John and Peggy Maximus Endowment for Antique Natural History Art
John and Peggy were both artistically talented individuals: John, a highly respected book illustrator, and Peggy, a gifted interior designer. Wanting to share their passion for both nature and art with others, they funded the creation of a gallery dedicated to antique natural history art at the Santa Barbara Museum of Natural History and provided for its continued support. The natural history art program makes our Museum unique and forms a remarkable legacy that will inspire many generations to come. The gallery mounts three exhibits every year, with each show a striking posthumous tribute to the vision and generosity of John and Peggy Maximus.

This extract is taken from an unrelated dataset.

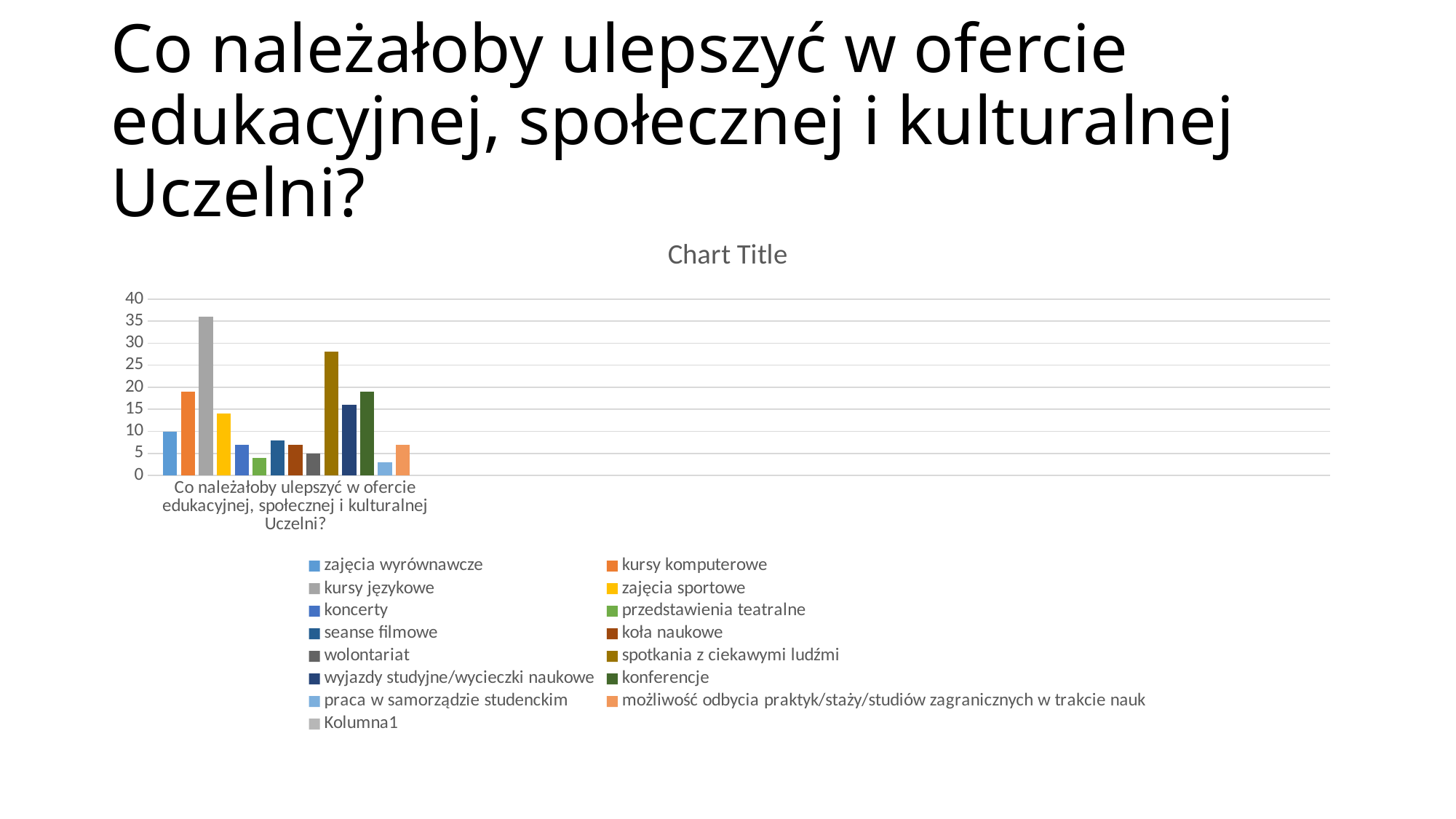
Is the value for wolontariat greater or less than 10? less What is the title shown above the chart? Chart Title Which is larger, the value for konferencje or the value for wyjazdy studyjne/wycieczki naukowe? konferencje What is the highest value shown on the vertical axis? 40 Is the value for zajęcia sportowe greater or less than 10? greater What kind of chart is shown on the slide? bar chart Which series has the highest bar? kursy językowe Which is larger, the value for kursy komputerowe or the value for zajęcia sportowe? kursy komputerowe Is the value for kursy językowe greater or less than 30? greater How many series does the legend list? 15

Thomas Wilson Dibblee Endowment for Earth Sciences ($1.5 million):
Tom was a great-great-grandson of Jose de la Guerra. He grew up on Rancho San Julian near Lompoc and studied geology at Stanford. He was a simple, unaffected man of limited means, but he was a giant in the field of geology. He personally walked nearly every square inch of southern California and accomplished a nearly unimaginable record of geological mapping. In 2001, the Santa Barbara Museum of Natural History partnered with Tom to publish his extraordinary geological maps, and Tom designated his estate, consisting of his modest home and his life savings, for the support of the map publishing effort and to establish a chair of geology at the Museum. “The Museum means so much to me. This is the happiest day of my life,” said Tom, when his friends gathered to celebrate his gift.
Howard/Berry Chair of Malacology ($1 million):
Malacology, the study of mollusks, is one of the Museum’s major scientific strengths, and part of its worldwide renown. The prominence of the Museum’s vast shell collection and of its scientific research staff is in part based on the support of two eminent shell collectors, Faye B. Howard and Dr. S. Stillman Berry. Howard's support of the Museum collections began in 1960 and continued until her death in 1984. Dr. Berry's collection and research spanned over 70 years, resulting in one of the greatest private collections ever compiled. Both these individuals left as bequests not only their superb private collections but the funds to support the expansion of our Collections and Research Center and to endow a curatorial chair.
Robert Dougan Fund for Innovative Education ($1.2 million):
Robert O. Dougan was a librarian, bibliophile, and scholar of Ireland’s greatest literary treasure, the Book of Kells. After an illustrious career in Scotland and Ireland, including Trinity College in Dublin, he came to California, where he took on the position of Head Librarian at the Huntington Library. Feeling deeply about the importance of education and scholarship, Dougan provided in his estate an endowment fund to the Museum of Natural History to support innovative educational programs.